PROBLEM STATEMENT:
For the records below, give the number of lines in which "fraction" appears, and add nothing else.

____________________

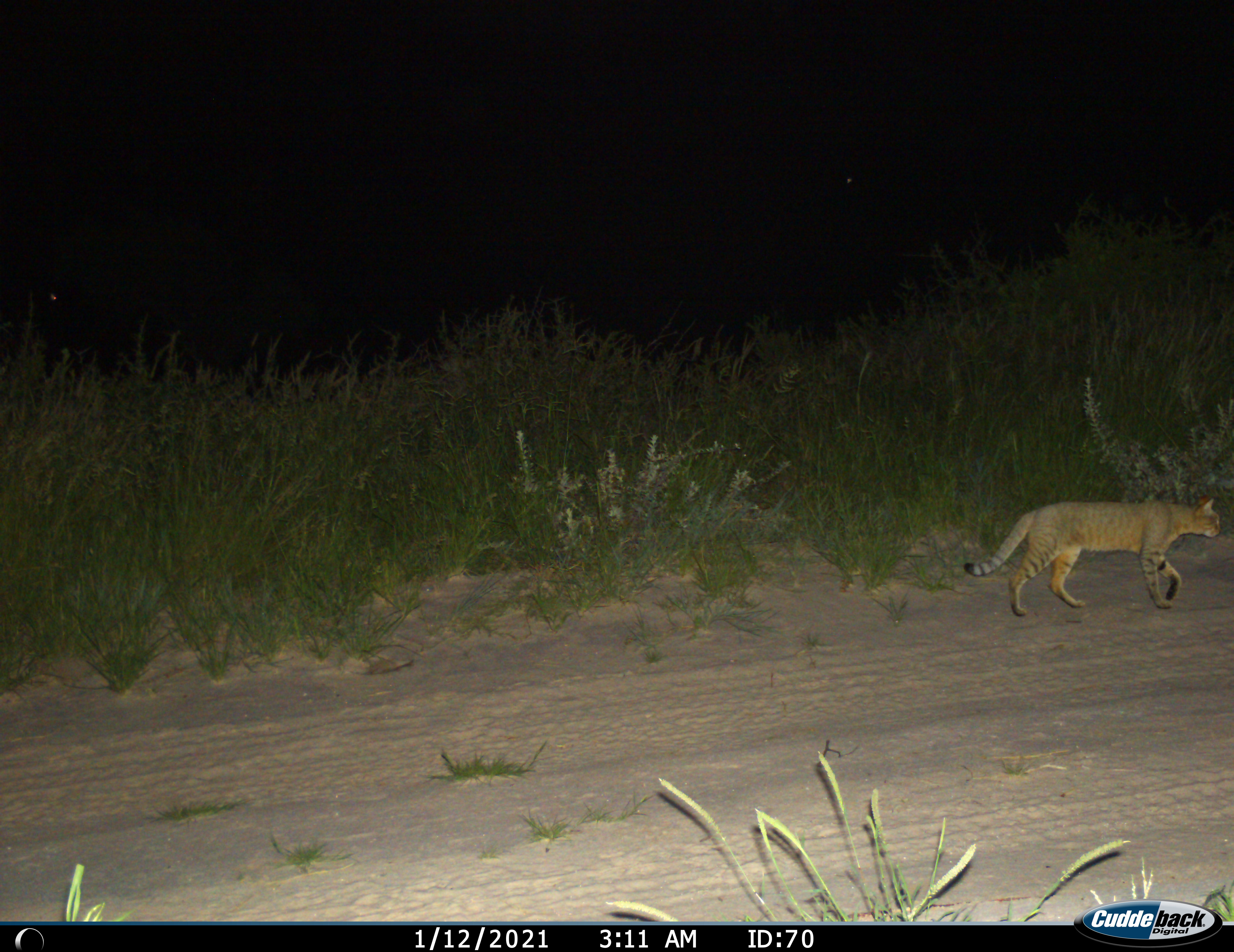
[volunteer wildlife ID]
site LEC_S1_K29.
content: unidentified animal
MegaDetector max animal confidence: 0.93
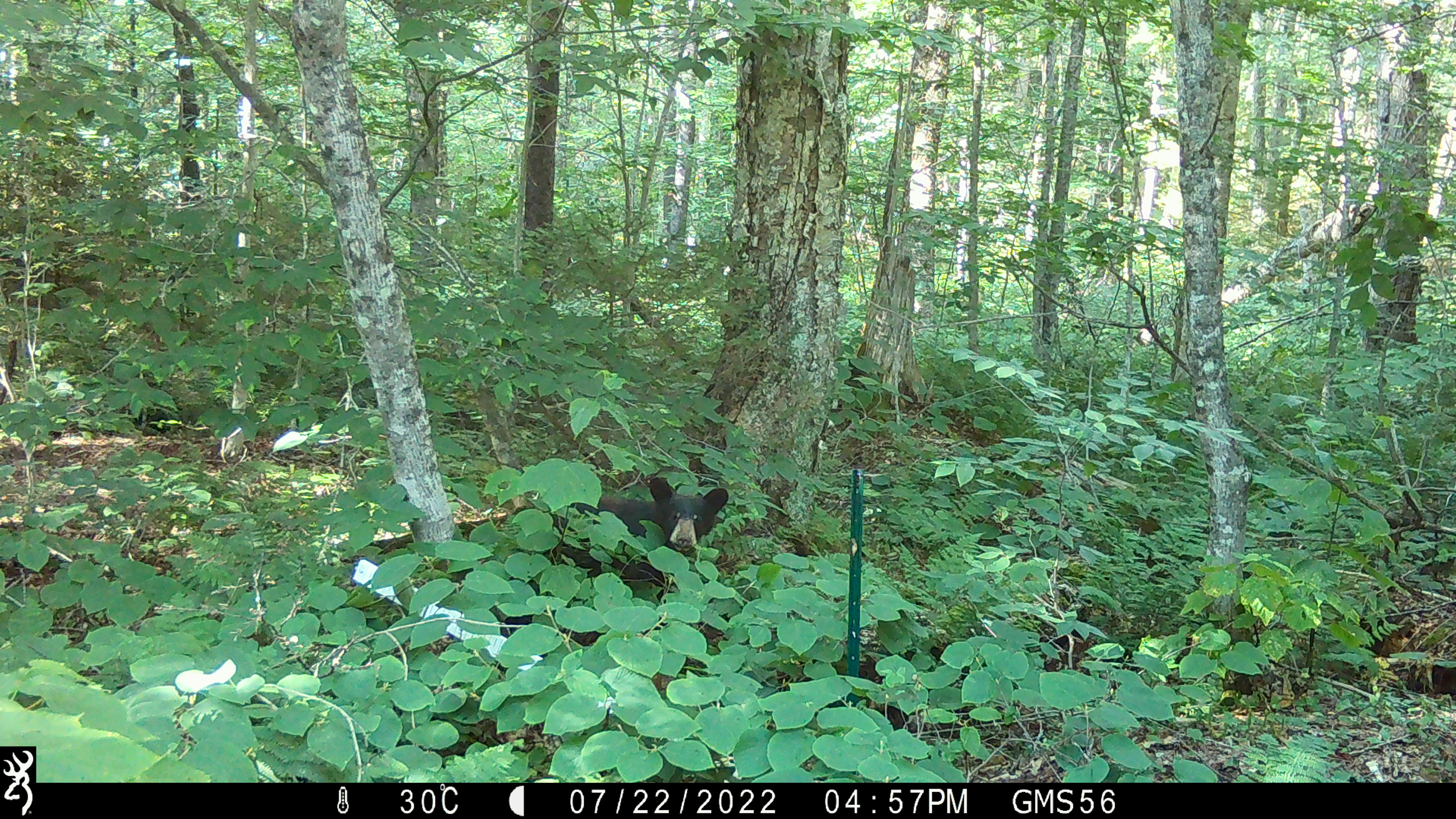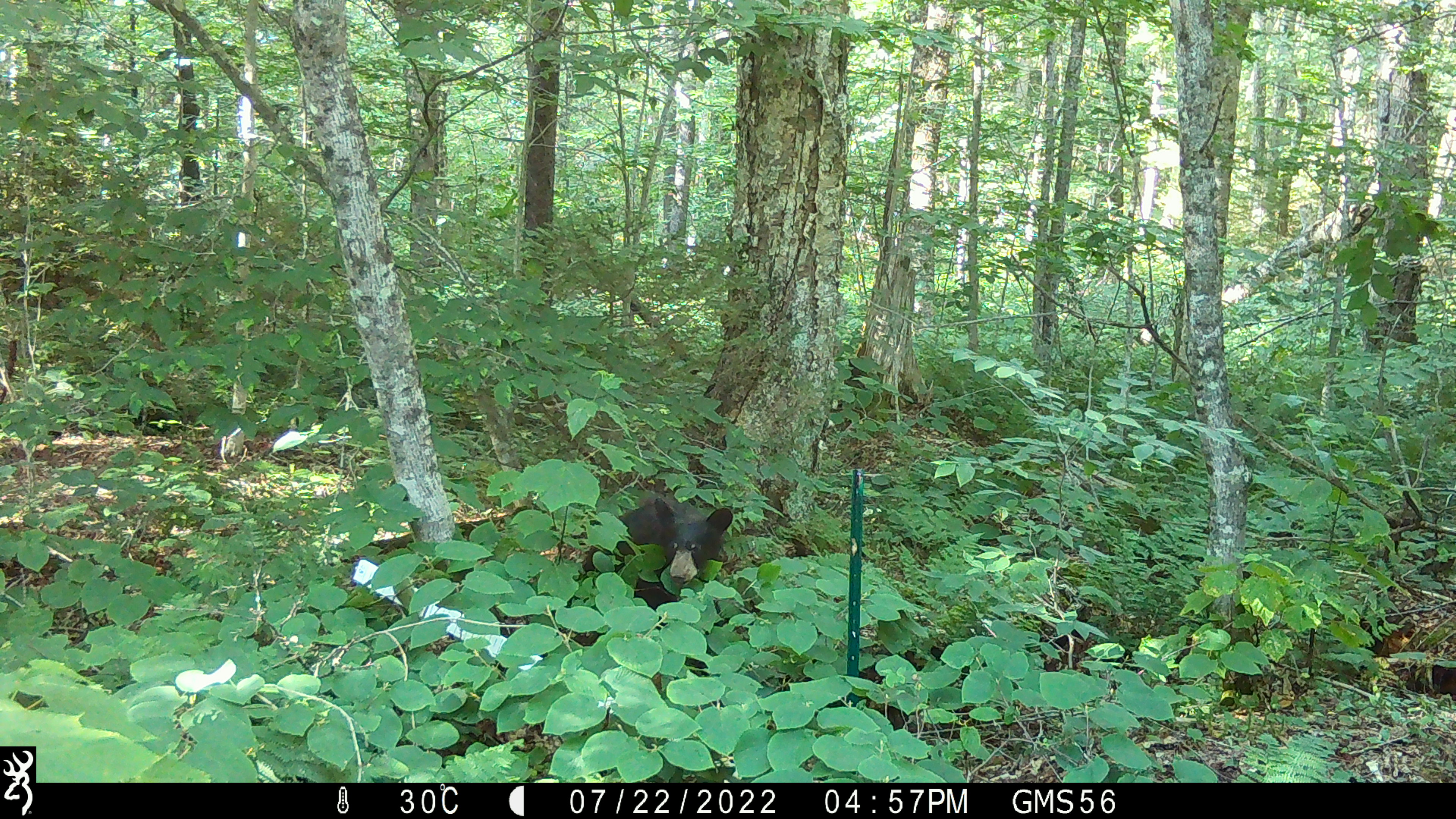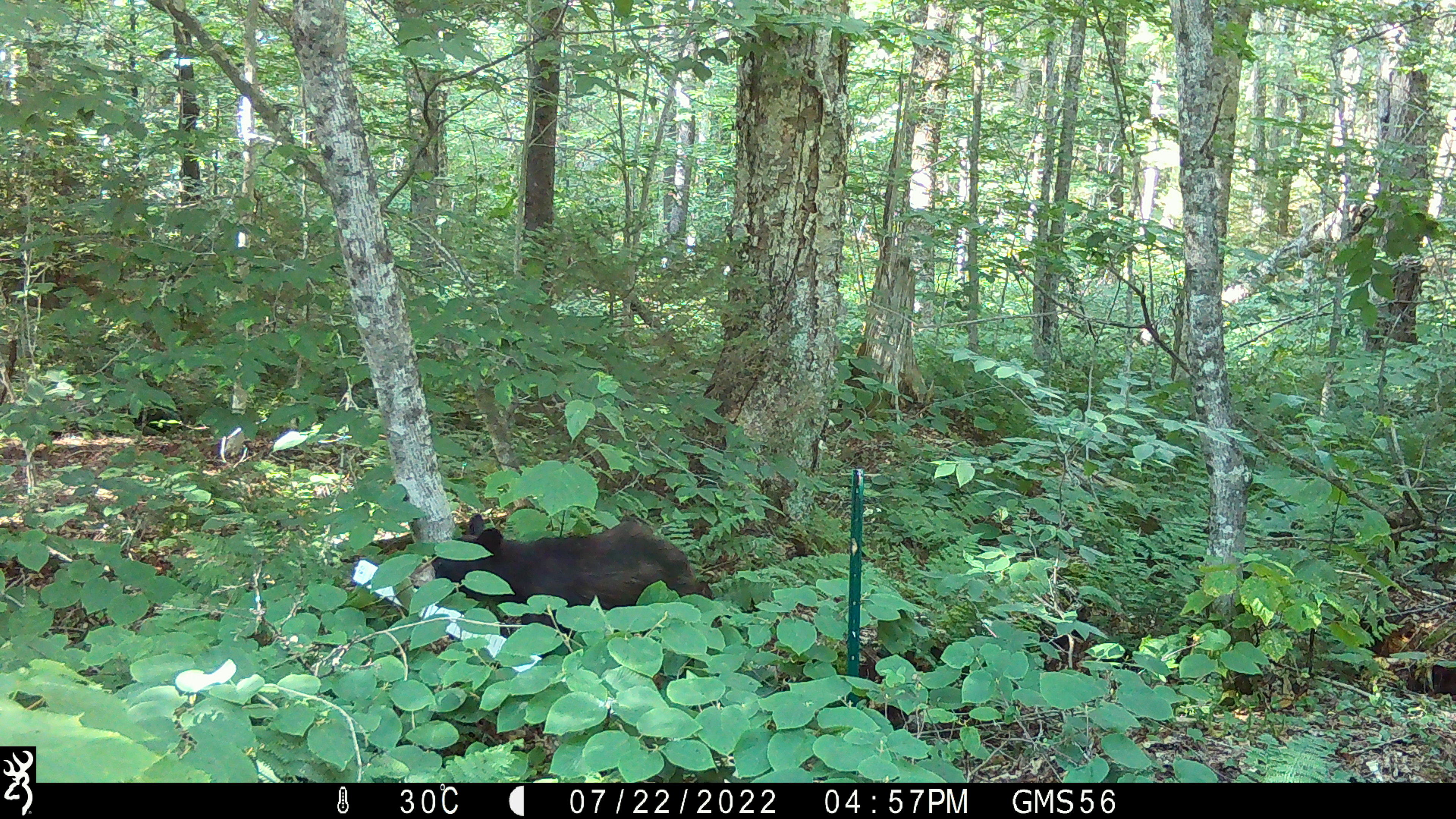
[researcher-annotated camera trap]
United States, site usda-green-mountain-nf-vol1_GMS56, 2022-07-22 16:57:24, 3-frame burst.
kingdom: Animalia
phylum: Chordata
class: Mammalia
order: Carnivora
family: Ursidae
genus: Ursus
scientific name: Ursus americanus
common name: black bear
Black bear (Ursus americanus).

____________________

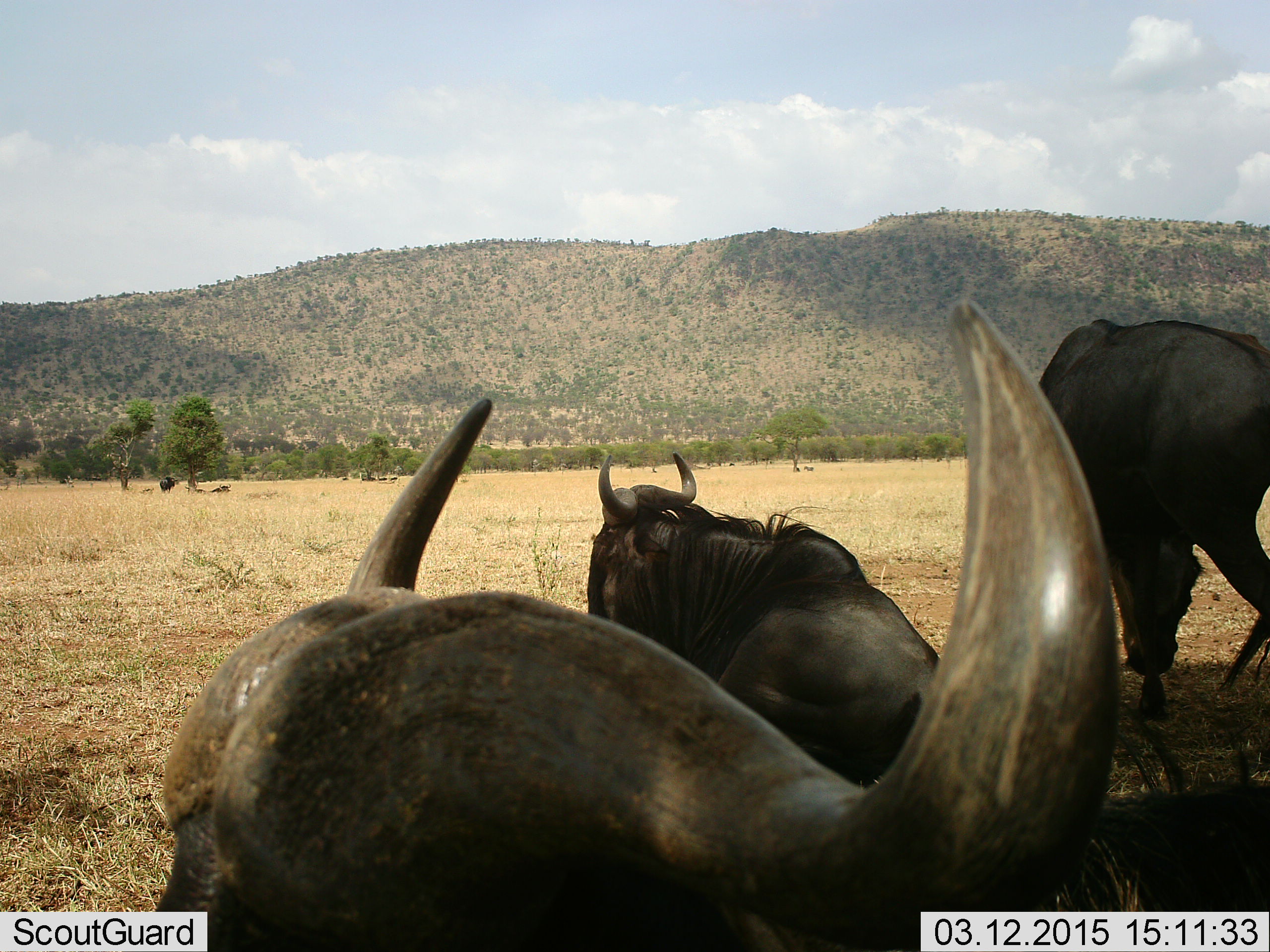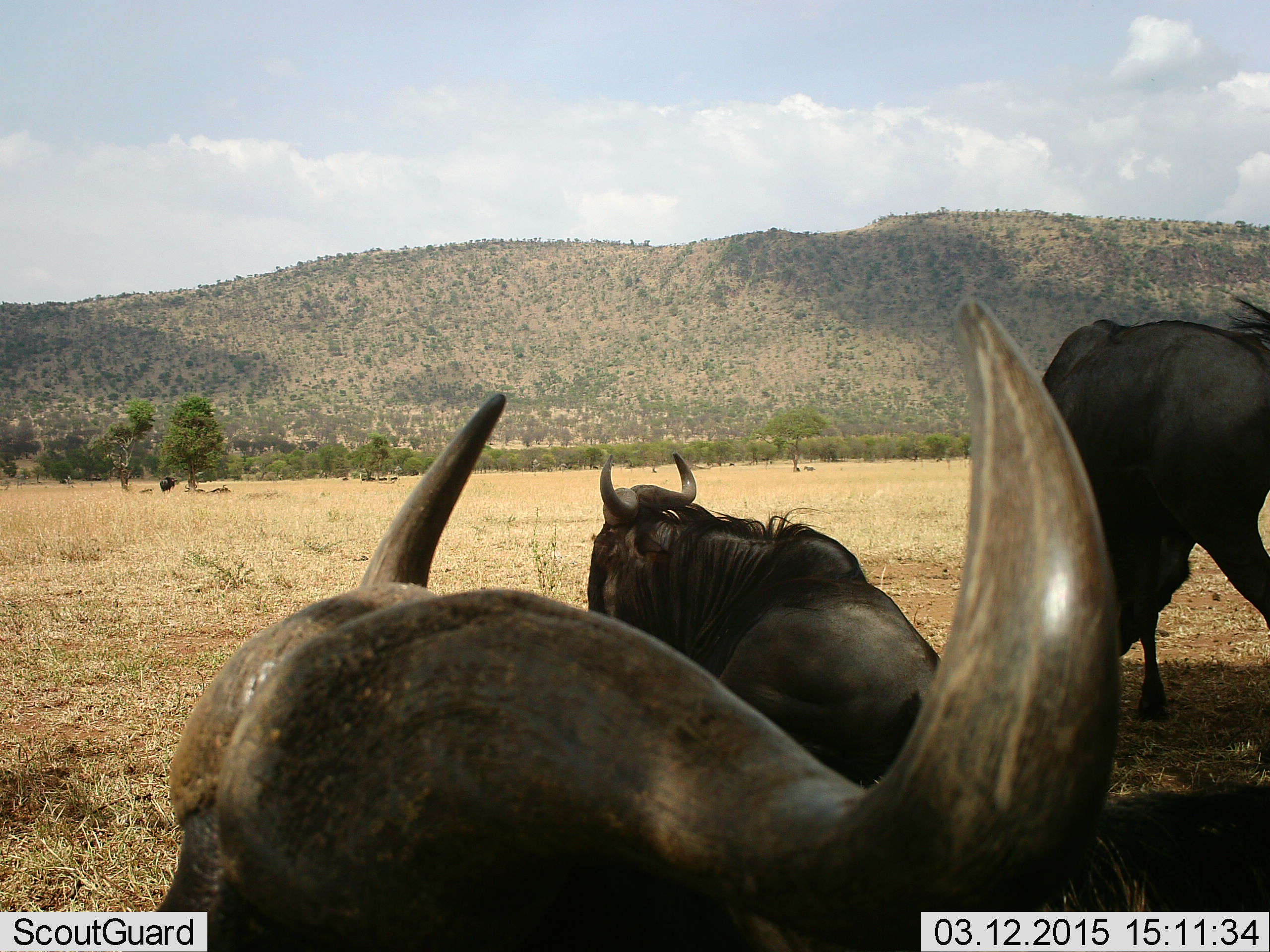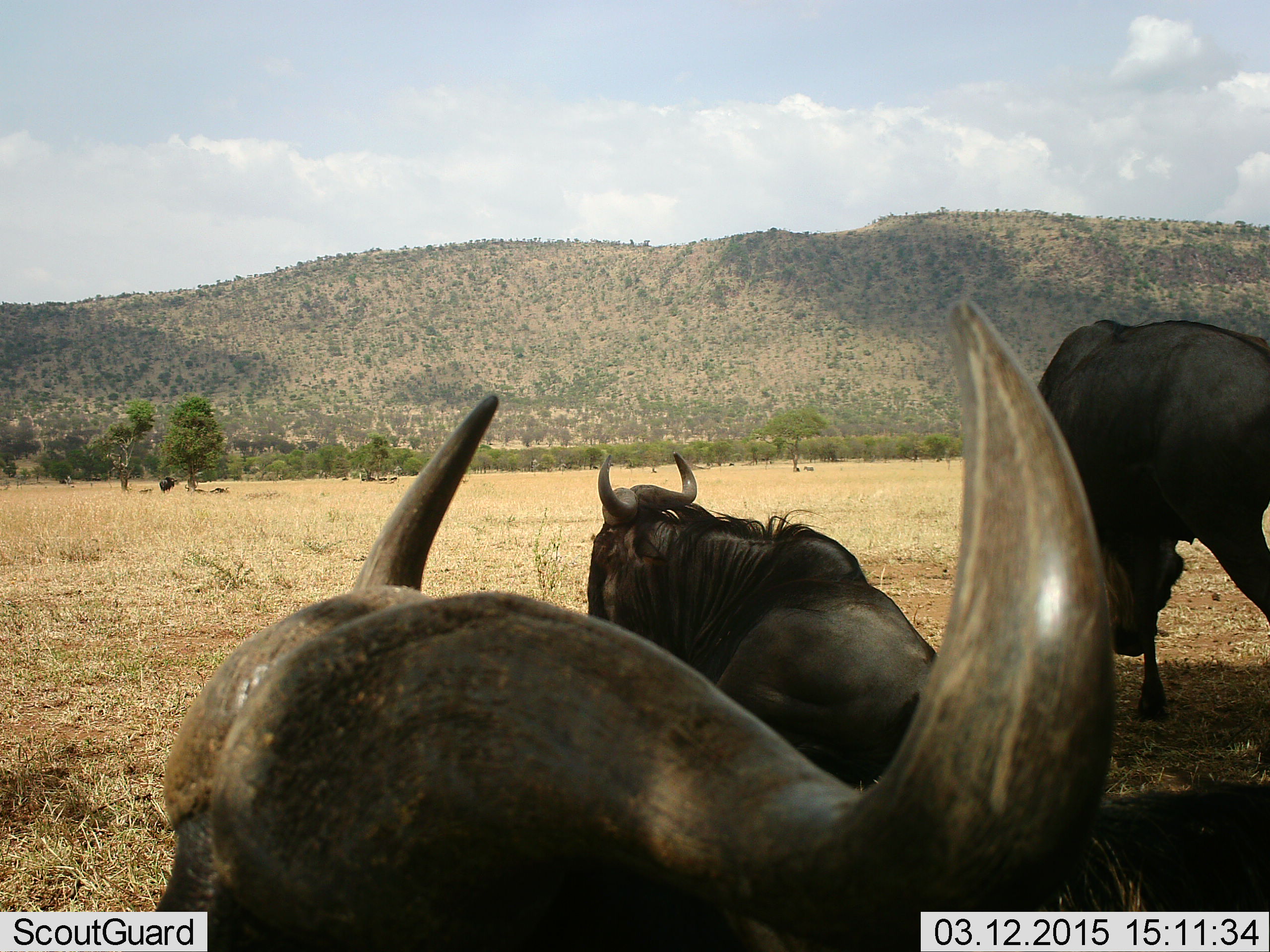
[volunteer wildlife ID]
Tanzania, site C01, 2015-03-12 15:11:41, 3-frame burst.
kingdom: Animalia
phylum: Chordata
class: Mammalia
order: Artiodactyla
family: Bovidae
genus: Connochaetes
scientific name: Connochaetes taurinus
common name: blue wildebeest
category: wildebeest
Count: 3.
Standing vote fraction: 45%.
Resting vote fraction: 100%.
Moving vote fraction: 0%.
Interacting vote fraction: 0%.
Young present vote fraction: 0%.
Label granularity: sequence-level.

____________________

RESPONSE TO THE EXERCISE:
5